* START Data supplied *

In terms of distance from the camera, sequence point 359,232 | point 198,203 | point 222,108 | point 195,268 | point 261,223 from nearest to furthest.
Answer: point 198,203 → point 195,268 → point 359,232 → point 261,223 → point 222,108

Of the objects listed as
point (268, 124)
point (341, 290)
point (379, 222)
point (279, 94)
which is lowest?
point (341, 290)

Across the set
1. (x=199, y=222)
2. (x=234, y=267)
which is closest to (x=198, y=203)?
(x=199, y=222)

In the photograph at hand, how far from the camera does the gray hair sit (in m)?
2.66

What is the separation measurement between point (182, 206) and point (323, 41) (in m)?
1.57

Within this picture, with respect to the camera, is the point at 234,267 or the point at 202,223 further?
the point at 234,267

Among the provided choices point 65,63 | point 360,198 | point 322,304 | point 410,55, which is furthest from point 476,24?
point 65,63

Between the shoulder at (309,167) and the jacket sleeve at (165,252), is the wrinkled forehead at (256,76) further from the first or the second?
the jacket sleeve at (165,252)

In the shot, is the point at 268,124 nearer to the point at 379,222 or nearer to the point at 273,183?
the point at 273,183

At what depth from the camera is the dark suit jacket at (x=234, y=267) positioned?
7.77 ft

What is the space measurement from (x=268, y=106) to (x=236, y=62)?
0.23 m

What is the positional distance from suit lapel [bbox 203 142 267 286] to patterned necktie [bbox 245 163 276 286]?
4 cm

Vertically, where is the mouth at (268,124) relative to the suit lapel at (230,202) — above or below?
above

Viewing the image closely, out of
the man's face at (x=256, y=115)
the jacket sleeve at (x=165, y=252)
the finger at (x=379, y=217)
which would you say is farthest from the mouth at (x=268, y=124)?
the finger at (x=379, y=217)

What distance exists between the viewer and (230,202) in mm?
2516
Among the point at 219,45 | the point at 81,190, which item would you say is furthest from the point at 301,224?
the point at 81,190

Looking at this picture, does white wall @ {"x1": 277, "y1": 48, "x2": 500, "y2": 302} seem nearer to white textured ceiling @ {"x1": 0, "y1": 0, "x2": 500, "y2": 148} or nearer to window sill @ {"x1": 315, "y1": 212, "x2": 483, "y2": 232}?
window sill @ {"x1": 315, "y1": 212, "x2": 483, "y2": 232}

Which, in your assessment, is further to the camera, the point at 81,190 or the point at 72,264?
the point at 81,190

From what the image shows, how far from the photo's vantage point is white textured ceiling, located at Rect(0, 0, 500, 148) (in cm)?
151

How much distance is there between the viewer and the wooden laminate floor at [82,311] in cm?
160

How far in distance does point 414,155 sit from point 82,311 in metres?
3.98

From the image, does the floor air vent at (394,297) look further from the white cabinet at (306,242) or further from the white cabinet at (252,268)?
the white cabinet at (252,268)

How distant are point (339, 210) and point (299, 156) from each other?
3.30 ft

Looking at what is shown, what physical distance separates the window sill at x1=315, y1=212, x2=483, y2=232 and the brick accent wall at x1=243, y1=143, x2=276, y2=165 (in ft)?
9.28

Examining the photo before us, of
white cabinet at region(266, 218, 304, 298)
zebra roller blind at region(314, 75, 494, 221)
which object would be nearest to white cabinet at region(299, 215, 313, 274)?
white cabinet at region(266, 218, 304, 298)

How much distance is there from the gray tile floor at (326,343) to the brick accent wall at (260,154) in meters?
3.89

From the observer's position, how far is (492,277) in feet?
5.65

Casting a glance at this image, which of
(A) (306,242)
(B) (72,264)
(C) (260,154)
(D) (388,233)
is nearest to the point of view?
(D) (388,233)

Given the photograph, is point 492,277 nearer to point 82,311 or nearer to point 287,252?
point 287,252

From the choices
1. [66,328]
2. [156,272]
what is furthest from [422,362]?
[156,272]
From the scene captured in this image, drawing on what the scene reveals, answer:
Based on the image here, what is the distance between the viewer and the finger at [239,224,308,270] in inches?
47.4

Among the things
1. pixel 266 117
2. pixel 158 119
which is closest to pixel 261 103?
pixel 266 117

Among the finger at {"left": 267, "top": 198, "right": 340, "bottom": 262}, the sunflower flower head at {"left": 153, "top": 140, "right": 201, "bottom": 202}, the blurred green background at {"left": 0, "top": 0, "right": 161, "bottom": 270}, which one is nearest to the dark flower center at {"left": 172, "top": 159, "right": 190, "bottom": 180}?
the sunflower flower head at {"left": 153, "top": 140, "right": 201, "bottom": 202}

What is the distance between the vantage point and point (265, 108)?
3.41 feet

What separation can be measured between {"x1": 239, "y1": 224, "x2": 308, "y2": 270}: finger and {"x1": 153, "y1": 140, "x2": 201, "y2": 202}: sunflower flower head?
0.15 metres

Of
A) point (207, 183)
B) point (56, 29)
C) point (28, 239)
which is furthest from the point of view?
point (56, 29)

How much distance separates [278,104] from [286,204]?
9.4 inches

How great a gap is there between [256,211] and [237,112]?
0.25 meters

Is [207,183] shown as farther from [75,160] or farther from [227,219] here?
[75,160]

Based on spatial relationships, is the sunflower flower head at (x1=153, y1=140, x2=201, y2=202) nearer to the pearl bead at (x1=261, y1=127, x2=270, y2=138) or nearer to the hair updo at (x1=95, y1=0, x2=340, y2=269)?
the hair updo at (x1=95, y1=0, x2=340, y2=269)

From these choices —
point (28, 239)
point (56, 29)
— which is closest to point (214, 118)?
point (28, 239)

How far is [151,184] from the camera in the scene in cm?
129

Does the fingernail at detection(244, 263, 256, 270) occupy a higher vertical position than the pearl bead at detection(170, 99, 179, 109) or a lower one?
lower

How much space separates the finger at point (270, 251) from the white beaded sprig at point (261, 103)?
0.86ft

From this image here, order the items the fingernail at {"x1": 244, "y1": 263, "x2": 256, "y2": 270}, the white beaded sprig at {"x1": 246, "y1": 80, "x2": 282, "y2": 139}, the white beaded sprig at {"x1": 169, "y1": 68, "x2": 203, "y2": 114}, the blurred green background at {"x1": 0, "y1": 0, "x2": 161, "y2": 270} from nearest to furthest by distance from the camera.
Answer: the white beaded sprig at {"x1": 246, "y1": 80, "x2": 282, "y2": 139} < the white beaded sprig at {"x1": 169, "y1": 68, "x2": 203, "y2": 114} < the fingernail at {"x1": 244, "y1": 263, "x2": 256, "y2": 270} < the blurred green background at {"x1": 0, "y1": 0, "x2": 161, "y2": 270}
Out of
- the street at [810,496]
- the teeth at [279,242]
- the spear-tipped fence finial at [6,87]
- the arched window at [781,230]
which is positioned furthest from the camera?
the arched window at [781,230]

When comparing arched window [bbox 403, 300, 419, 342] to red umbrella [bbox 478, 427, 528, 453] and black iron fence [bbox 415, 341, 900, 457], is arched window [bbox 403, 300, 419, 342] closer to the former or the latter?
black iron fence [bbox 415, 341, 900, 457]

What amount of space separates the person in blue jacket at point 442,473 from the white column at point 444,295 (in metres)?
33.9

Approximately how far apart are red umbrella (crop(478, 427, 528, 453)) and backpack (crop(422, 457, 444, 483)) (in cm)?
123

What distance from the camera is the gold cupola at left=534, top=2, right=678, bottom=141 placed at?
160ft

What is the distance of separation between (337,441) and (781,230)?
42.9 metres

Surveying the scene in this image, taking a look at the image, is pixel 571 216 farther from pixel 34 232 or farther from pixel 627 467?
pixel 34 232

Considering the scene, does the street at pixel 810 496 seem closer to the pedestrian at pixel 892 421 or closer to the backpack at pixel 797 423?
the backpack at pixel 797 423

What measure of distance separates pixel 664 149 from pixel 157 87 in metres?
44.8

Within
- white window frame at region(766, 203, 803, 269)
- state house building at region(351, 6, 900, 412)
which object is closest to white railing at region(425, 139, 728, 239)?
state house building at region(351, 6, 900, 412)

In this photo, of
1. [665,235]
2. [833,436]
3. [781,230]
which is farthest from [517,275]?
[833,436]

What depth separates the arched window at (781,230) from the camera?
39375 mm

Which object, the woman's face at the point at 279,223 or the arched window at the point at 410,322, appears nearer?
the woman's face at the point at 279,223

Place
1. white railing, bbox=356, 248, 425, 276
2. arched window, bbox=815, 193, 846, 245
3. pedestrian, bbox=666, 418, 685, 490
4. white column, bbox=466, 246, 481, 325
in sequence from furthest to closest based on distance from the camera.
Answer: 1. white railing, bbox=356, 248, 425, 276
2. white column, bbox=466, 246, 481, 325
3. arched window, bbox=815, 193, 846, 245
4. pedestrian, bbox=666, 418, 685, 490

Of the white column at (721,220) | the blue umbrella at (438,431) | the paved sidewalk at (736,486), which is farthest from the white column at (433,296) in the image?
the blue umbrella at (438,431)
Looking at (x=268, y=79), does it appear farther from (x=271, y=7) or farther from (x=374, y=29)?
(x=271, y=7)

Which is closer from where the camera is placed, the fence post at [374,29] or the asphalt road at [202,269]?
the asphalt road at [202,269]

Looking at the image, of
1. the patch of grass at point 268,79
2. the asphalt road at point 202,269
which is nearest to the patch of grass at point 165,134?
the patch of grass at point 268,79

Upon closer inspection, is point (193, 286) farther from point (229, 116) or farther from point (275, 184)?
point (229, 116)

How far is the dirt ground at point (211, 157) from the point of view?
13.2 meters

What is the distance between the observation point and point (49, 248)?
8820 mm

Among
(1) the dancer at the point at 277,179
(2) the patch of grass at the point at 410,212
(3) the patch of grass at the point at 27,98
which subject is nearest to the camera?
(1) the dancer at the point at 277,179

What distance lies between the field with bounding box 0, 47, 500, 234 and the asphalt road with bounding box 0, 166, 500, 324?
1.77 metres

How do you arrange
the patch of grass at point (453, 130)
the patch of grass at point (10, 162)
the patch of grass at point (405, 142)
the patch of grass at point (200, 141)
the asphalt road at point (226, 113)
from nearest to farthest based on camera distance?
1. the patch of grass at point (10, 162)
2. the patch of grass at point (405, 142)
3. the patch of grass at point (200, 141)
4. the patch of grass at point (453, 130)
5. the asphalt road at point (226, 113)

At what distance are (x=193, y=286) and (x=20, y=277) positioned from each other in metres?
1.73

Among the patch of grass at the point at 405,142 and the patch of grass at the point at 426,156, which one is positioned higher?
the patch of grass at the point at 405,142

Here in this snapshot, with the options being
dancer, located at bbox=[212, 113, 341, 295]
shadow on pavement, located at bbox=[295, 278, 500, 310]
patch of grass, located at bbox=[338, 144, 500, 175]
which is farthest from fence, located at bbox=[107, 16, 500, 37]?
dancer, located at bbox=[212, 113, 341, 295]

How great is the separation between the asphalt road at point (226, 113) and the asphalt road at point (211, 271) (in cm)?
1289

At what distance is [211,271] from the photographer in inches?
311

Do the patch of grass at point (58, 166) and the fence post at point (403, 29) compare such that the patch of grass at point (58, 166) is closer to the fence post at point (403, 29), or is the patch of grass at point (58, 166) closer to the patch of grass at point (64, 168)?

* END Data supplied *

Quote only the lines from the one containing "How great is" through the final line of the records, with both ends included.

How great is the separation between the asphalt road at point (226, 113) and the asphalt road at point (211, 271) (in cm)?
1289

At what distance is [211,271] from the photographer in inches?
311

Do the patch of grass at point (58, 166) and the fence post at point (403, 29) compare such that the patch of grass at point (58, 166) is closer to the fence post at point (403, 29), or is the patch of grass at point (58, 166) closer to the patch of grass at point (64, 168)?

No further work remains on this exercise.